IntelComp STI Data Space
- 26 September 2023 |
- 16:00 |
- Session 3 |
- Sala Nouvel - Reina Sofia Museum
The IntelComp STI Data Space, stores structured and unstructured data at any scale so that IntelComp services can run on them. We store relational and non-relational data and apply different types of analytics and machine learning algorithms to uncover insights for policy makers, focusing on three domains of Science, Technology and Innovation: Health, AI, Climate change.
IntelComp STI Data Lake, allows us to scale to data of any size. It complies with OpenAIRE guidelines and EOSC, built upon FAIR principles.
The major data resource of the IntelComp STI Data Lake is the OpenAIRE Graph (Open Science scholarly communication service, available on EOSC as Resource Catalogue), that provides more than 160M of metadata records about publications, 58M research data, 330K research software and 6.7M other research projects.
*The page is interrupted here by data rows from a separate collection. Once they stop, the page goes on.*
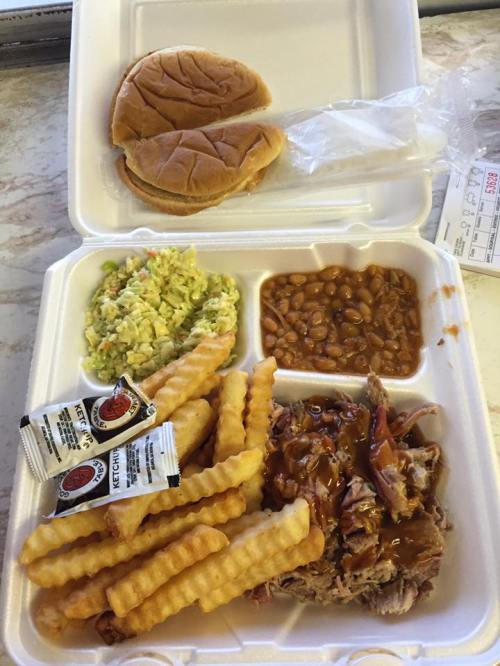 A takeout container with pulled pork, crinkle-cut fries, coleslaw, baked beans, and two sandwich buns with ketchup packets.
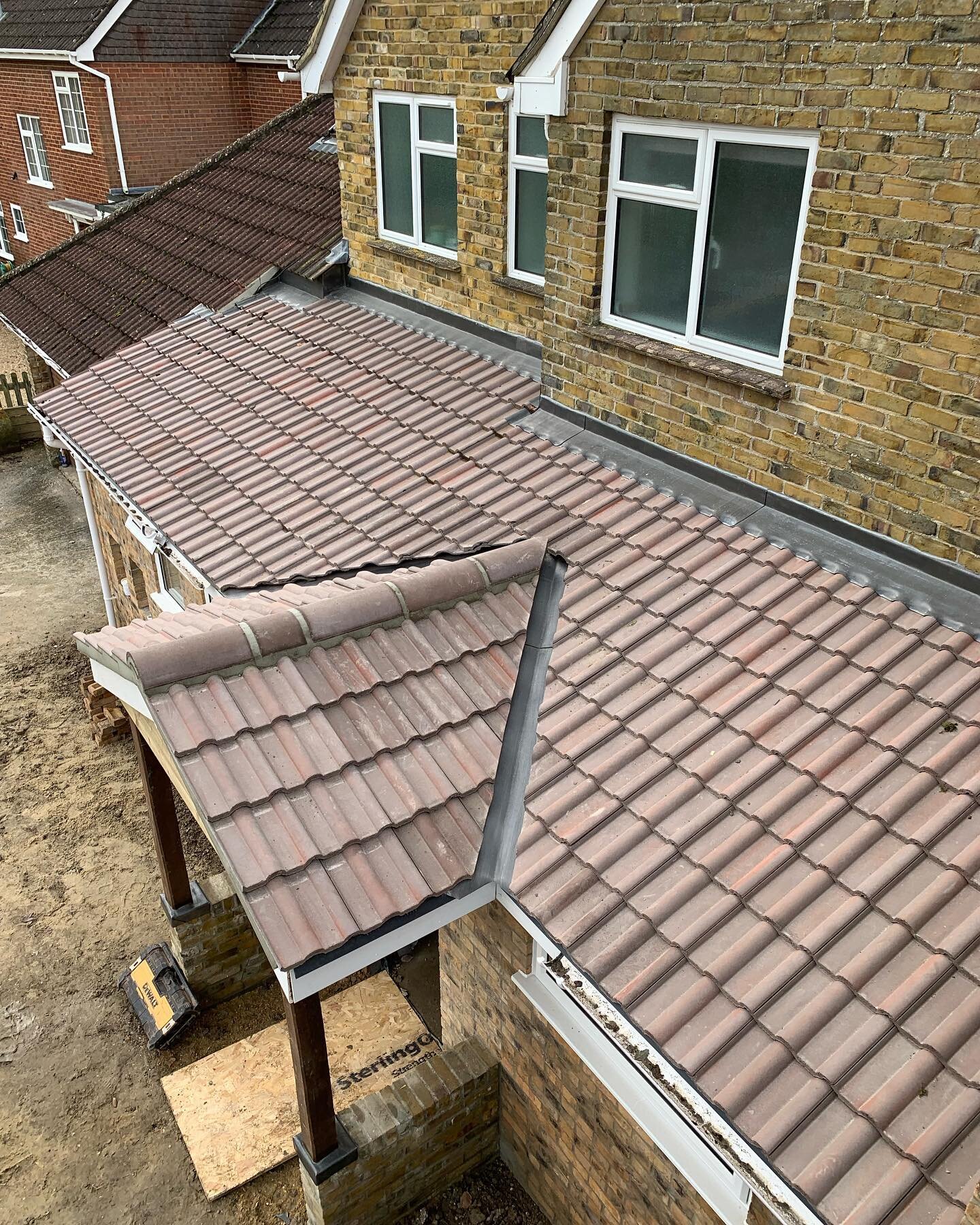 Redland Double Roman &amp; Plain Tiles in Breckland Brown with lead flashings #slatersroofingltd #lead #leadporn #roofing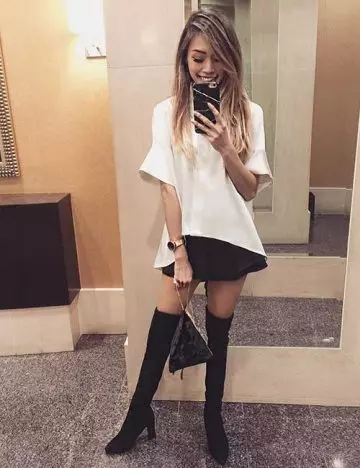 Knee high boots with an evening outfit
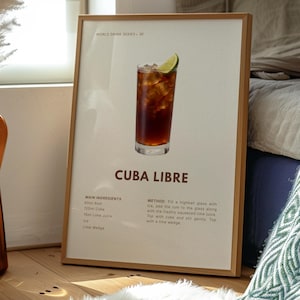 Puede incluir: Impresión enmarcada de un cóctel Cuba Libre, parte de la serie World Drink. La imagen muestra un vaso alto lleno de hielo, un líquido marrón oscuro y una rodaja de lima. La impresión incluye los ingredientes y el método.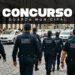 Seis guardas municipais de costas, uniformizados de azul-marinho, caminham em formação por rua de pedestres.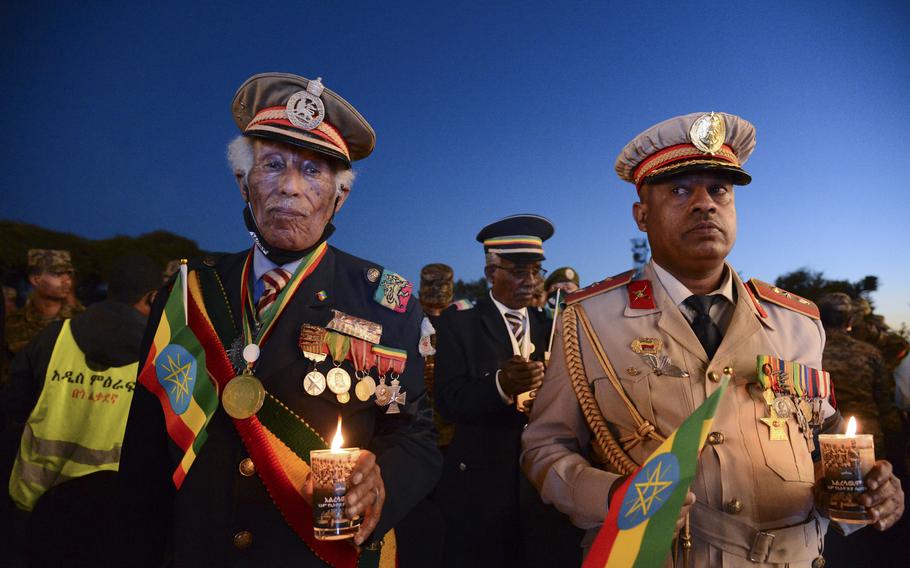 Current and former Ethiopian military personnel and the public commemorate federal soldiers killed by forces loyal to the Tigray People’s Liberation Front (TPLF) at the start of the conflict one year ago, at a candlelit event outside the city administration in Addis Ababa, Ethiopia Wednesday, Nov. 3, 2021. All sides in Ethiopia’s yearlong war in the Tigray region have committed abuses marked by “extreme brutality” that could amount to war crimes and crimes against humanity, the U.N. human rights chief said Wednesday. 
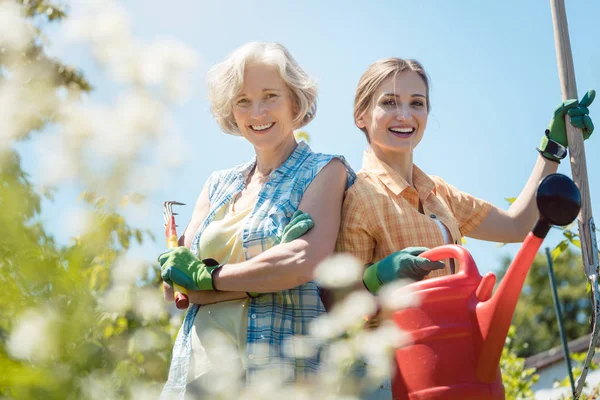 Ung och senior kvinna poserar för fotot i deras trädgård — Stockfoto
We add private data from research funders (HFRI) and public organisations (only accessible and analysed by them) along with third policy reports (EC), and data from industry.
In this lighting talk we will present how we encountered the problem of combined such information and data, hiding complexity from users, allowing policy makers and research funders to save time and get insights on the rest of the IntelComp tools about the three domains of focus, while respecting GDPR, and FAIR principles, and managing to retain a big data pool of information accessible as a whole or as a partial ”data slice” via the IntelComp catalogue. It is the innovations that lay on the STI Data Lake that enable and empower the consumption of data by the IntelComp STI Viewer, STI Participation portal and Evaluation Workbench.